At this point, we now have in our collection class the means to track input controls on the form with little additional work. We instantiate the collection in the Load event of the form:
// form private member
private ControlDirtyTrackerCollection _trackedControls;

private void Form1_Load(object sender, EventArgs e)
{
// in the Load event initialize our tracking object
_trackedControls = new ControlDirtyTrackerCollection(this);
_trackedControls.MarkAllControlsAsClean();
}

We call _trackedControls.MarkAllControlsAsClean() whenever the document is saved.

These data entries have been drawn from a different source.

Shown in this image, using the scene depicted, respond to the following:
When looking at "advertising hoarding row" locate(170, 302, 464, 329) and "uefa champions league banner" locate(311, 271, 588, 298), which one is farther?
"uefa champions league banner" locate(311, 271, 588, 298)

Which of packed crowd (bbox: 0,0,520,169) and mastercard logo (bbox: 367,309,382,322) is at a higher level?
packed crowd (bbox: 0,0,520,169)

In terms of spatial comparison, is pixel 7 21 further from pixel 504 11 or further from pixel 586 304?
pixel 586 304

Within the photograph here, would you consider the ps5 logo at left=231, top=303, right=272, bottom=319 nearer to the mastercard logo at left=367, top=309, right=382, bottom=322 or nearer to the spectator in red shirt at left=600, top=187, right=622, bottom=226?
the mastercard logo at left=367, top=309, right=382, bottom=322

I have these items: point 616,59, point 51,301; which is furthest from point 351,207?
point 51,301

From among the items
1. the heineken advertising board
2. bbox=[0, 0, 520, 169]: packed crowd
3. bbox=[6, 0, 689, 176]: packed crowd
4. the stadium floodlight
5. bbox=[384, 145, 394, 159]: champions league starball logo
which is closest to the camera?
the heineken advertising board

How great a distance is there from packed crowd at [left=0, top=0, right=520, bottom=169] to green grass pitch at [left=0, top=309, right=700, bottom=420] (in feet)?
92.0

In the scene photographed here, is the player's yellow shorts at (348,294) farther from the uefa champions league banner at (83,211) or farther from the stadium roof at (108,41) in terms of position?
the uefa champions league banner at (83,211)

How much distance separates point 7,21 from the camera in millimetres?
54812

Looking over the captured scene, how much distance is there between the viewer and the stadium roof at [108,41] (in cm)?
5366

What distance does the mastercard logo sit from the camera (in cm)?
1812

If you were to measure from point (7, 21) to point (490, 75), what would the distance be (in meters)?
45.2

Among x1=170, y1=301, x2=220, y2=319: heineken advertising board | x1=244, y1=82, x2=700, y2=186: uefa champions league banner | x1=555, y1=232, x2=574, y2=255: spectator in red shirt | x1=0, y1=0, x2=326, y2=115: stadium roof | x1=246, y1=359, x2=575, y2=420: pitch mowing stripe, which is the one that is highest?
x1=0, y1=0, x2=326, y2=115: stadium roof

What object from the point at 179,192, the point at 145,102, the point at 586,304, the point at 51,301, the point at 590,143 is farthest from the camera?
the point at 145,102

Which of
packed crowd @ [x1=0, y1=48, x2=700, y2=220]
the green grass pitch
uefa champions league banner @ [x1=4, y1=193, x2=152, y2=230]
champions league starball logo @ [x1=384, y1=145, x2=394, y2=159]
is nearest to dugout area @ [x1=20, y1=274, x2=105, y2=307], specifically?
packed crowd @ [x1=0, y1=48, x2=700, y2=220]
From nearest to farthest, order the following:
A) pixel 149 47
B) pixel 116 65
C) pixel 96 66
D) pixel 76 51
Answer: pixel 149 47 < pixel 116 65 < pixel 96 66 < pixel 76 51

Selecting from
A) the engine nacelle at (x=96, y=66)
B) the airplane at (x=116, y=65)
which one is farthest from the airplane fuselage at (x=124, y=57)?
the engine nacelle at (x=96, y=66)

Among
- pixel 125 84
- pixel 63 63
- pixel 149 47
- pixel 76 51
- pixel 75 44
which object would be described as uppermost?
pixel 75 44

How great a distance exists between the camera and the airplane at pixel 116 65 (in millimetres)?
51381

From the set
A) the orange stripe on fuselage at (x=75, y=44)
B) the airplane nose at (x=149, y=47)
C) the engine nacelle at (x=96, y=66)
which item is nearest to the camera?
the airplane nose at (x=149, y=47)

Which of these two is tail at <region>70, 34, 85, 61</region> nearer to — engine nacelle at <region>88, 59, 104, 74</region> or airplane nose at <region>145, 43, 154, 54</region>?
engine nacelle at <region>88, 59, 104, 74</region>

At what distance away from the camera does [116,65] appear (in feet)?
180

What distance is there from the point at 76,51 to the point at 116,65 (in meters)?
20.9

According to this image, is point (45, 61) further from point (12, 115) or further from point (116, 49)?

Then, when the form is closing, we can prompt the user to save again if any of the values in the tracked controls have changed.
private void Form1_FormClosing(object sender, FormClosingEventArgs e)
{
// in the closing event, we should prompt to save if there are any dirty controls
if (_trackedControls.GetListOfDirtyControls().Count > 0)
{
// prompt the user
if (MessageBox.Show("Would you like to save changes before closing?"
, "Save Changes"
, MessageBoxButtons.YesNoCancel
, MessageBoxIcon.Question)
== DialogResult.Yes)
{
// if the user says Yes to save...
SaveTheDocumentHoweverYouUsuallyDo();
_trackedControls.MarkAllControlsAsClean();
}

}
}

And that's it. It is a relatively small amount of code to add to the form for tracking input control changes between saves, and the tracking objects are reusable. There's a little more work to do to create the controller classes than our previous attempt, but it is still simple to code and doesn't turn out the false positives we had before.